(Spatial reasoning entries)
****************

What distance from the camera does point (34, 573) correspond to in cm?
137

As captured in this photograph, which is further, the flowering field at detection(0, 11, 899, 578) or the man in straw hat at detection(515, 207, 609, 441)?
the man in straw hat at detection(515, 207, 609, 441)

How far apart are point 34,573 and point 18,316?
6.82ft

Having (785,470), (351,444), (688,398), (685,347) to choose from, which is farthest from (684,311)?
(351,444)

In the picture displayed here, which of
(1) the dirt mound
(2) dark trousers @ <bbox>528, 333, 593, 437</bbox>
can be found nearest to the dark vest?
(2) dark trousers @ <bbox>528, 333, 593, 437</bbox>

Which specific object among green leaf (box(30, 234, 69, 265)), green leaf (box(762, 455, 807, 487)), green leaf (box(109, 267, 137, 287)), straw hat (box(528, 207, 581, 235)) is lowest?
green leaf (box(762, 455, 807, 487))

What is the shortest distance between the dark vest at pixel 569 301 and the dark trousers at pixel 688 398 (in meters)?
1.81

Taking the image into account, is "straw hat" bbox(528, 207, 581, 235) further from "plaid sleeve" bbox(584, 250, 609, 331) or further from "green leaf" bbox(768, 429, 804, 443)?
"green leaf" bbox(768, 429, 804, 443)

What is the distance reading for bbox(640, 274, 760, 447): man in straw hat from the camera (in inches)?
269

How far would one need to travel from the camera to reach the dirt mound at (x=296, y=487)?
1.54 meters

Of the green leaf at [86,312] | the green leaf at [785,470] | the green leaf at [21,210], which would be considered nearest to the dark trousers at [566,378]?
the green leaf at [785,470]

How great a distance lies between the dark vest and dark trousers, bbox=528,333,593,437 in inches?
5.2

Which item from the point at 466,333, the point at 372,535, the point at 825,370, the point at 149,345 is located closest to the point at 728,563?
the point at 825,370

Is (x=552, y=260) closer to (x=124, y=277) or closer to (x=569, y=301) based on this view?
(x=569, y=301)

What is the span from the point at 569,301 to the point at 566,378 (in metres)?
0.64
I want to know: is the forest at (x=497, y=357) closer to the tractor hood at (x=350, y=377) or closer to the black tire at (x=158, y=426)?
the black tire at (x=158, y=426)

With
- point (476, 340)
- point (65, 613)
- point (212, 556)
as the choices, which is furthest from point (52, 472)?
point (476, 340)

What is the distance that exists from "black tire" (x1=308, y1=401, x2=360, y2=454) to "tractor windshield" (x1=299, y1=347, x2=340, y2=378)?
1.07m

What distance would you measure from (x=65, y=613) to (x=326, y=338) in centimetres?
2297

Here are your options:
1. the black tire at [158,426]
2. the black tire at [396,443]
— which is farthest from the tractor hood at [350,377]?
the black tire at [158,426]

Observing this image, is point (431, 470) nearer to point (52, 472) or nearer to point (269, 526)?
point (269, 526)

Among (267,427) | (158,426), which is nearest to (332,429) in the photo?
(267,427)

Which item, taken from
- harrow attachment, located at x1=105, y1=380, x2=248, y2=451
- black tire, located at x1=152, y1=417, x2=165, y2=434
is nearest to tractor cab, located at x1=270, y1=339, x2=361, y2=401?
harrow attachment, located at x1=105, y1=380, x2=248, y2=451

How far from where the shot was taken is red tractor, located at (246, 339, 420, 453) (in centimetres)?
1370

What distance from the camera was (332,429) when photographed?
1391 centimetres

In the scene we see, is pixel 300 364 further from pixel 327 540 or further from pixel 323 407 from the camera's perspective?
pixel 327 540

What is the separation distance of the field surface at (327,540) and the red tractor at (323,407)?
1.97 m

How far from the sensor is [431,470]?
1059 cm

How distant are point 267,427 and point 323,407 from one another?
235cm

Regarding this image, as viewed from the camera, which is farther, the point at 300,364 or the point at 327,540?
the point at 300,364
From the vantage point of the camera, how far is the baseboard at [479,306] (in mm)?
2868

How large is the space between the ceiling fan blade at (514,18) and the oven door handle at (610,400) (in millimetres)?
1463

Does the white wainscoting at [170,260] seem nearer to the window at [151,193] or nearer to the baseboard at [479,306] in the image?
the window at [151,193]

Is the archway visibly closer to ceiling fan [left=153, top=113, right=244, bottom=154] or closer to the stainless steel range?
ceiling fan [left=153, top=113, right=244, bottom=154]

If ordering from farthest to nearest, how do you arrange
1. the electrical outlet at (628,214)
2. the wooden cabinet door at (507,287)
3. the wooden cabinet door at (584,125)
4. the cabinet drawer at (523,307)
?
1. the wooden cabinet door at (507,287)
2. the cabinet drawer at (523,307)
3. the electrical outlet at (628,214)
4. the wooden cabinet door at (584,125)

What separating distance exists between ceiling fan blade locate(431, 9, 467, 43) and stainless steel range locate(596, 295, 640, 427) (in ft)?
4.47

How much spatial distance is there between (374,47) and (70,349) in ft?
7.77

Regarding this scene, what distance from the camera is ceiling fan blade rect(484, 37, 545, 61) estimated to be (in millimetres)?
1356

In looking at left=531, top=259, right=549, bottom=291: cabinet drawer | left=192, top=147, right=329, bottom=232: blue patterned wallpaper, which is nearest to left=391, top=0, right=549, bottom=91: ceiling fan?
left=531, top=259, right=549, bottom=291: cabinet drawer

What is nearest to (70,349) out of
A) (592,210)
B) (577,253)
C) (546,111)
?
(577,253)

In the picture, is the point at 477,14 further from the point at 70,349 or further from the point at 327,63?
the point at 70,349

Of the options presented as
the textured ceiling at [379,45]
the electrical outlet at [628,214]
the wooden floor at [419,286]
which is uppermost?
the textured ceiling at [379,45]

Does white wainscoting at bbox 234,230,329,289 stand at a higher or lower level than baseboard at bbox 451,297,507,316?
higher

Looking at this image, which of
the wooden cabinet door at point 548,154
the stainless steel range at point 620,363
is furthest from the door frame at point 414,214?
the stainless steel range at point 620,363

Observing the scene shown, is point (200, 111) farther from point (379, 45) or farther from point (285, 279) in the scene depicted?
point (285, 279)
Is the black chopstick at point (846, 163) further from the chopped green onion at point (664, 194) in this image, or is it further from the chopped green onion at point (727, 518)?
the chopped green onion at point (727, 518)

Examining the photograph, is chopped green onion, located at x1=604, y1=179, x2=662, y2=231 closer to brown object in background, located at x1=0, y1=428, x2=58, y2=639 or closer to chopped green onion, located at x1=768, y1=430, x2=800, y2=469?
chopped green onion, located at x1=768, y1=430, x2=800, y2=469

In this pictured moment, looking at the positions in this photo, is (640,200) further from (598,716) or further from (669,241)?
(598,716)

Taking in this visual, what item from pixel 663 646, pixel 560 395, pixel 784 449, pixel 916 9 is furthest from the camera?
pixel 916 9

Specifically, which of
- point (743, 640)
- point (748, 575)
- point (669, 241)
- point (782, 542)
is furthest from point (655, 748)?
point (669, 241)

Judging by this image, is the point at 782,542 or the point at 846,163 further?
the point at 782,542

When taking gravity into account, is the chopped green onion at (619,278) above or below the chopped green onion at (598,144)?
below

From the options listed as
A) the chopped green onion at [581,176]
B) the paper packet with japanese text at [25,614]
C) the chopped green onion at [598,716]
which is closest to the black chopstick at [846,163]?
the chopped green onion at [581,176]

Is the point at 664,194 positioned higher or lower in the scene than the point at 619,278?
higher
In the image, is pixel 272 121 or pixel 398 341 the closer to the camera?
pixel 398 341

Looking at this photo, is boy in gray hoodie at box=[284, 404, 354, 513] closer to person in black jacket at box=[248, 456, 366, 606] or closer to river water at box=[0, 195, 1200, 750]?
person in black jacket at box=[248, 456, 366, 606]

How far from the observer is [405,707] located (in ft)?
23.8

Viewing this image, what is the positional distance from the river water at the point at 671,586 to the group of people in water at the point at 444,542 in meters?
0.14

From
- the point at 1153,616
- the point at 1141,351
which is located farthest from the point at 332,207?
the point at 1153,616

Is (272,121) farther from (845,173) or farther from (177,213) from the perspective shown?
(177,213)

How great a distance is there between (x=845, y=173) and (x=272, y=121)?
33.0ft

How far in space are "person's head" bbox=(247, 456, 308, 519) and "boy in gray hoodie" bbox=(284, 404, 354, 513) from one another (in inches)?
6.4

****************

- [PROBLEM TO WORK ON] Please format the entries as a numbered list, from the start through the line containing "1.54 meters", leaving out blank lines.

- [SOLUTION TO THE PROBLEM]
1. What distance from the camera does point (34, 573) correspond to in cm?
2. 137
3. As captured in this photograph, which is further, the flowering field at detection(0, 11, 899, 578) or the man in straw hat at detection(515, 207, 609, 441)?
4. the man in straw hat at detection(515, 207, 609, 441)
5. How far apart are point 34,573 and point 18,316?
6. 6.82ft
7. Having (785,470), (351,444), (688,398), (685,347) to choose from, which is farthest from (684,311)?
8. (351,444)
9. In the picture displayed here, which of
10. (1) the dirt mound
11. (2) dark trousers @ <bbox>528, 333, 593, 437</bbox>
12. can be found nearest to the dark vest?
13. (2) dark trousers @ <bbox>528, 333, 593, 437</bbox>
14. Which specific object among green leaf (box(30, 234, 69, 265)), green leaf (box(762, 455, 807, 487)), green leaf (box(109, 267, 137, 287)), straw hat (box(528, 207, 581, 235)) is lowest?
15. green leaf (box(762, 455, 807, 487))
16. What is the shortest distance between the dark vest at pixel 569 301 and the dark trousers at pixel 688 398 (in meters)?
17. 1.81
18. Taking the image into account, is "straw hat" bbox(528, 207, 581, 235) further from "plaid sleeve" bbox(584, 250, 609, 331) or further from "green leaf" bbox(768, 429, 804, 443)?
19. "green leaf" bbox(768, 429, 804, 443)
20. What is the distance reading for bbox(640, 274, 760, 447): man in straw hat from the camera (in inches)?
21. 269
22. How far would one need to travel from the camera to reach the dirt mound at (x=296, y=487)?
23. 1.54 meters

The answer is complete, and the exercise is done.